PRESIDENT Robert Mugabe’s nephew Leo Mugabe has been ordered by the High Court to surrender business premises he had seized from a Chinese firm on Tuesday last week.
Report by Charles Laiton
Mugabe is accused of having unilaterally taken over 5th Floor, Coal House at number 17 Nelson Mandela Avenue where offices of a Chinese firm, Hwange Coal Gasification Company, are located.
The firm’s lawyer Everson Samukange accused Mugabe’s nephew of applying the “laws of the jungle” and that it was Mugabe’s actions that prompted the Chinese firm to seek the intervention of the courts.
“He (Mugabe) had taken the law into his hands. He had no court order authorising him to act in that manner. He was applying the law of the jungle, that is the reason why we went to court,” Samukange said.
On Wednesday last week, Mugabe is said to have ordered all the firm’s employees based at Coal House to leave the premises following which he allegedly secured the premises with new locks.
Samukange said Mugabe had declared to have taken over the firm with the intention of changing the management board and the whole company set-up.
Mugabe’s actions then led to an urgent chamber application by the Chinese firm seeking to bar the President’s nephew from seizing the company.

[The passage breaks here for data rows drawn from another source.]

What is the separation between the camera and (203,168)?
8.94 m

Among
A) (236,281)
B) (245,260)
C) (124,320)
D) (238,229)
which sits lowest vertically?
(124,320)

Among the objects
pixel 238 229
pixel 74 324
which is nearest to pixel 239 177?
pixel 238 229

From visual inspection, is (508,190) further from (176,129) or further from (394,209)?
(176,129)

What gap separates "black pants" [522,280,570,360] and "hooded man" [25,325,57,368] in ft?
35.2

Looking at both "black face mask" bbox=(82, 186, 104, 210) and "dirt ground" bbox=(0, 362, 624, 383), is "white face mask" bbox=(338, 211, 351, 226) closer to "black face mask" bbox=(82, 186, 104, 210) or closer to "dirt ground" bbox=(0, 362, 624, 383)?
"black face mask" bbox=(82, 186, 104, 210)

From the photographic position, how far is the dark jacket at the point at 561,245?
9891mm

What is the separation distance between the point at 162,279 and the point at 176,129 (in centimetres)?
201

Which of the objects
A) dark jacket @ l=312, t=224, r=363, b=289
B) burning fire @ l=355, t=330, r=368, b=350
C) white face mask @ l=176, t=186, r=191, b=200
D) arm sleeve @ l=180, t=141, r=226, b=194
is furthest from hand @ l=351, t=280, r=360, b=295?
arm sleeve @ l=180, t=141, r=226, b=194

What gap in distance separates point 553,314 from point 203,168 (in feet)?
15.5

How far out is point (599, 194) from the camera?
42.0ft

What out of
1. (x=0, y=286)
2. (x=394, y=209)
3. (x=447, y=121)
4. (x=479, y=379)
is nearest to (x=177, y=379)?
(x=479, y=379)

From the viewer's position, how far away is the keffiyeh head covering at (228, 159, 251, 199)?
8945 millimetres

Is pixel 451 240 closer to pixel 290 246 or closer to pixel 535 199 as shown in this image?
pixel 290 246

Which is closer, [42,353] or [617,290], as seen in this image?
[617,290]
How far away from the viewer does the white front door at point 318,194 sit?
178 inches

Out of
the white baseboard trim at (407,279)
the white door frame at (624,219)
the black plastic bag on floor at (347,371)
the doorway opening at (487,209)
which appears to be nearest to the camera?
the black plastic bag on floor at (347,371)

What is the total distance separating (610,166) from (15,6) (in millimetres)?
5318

Hwange Coal Gasification Company is owned by a Chinese firm Taiyuan Sanxin Economic and Trade Company with a 75% shareholding, while the other 25% shareholding is held by Hwange Colliery.
High Court judge Justice Francis Bere on Friday ruled that: “The applicant (Hwange Coal Gasification) and its officials be and hereby restored unhindered possession and control of 5th Floor, Coal House, 17 Nelson Mandela Avenue, Harare.
“The respondent (Mugabe) and anyone claiming rights through him be and is hereby ordered to maintain peace and undisturbed possession and access to the Applicant, its officials and its employees to the 5th Floor, Coal House.”
Justice Bere also ordered Mugabe and anyone claiming rights through him to “immediately and forthwith” return any documents, offices and office keys and any other such effects to the Chinese firm.
The matter was heard under case number HC4386/13.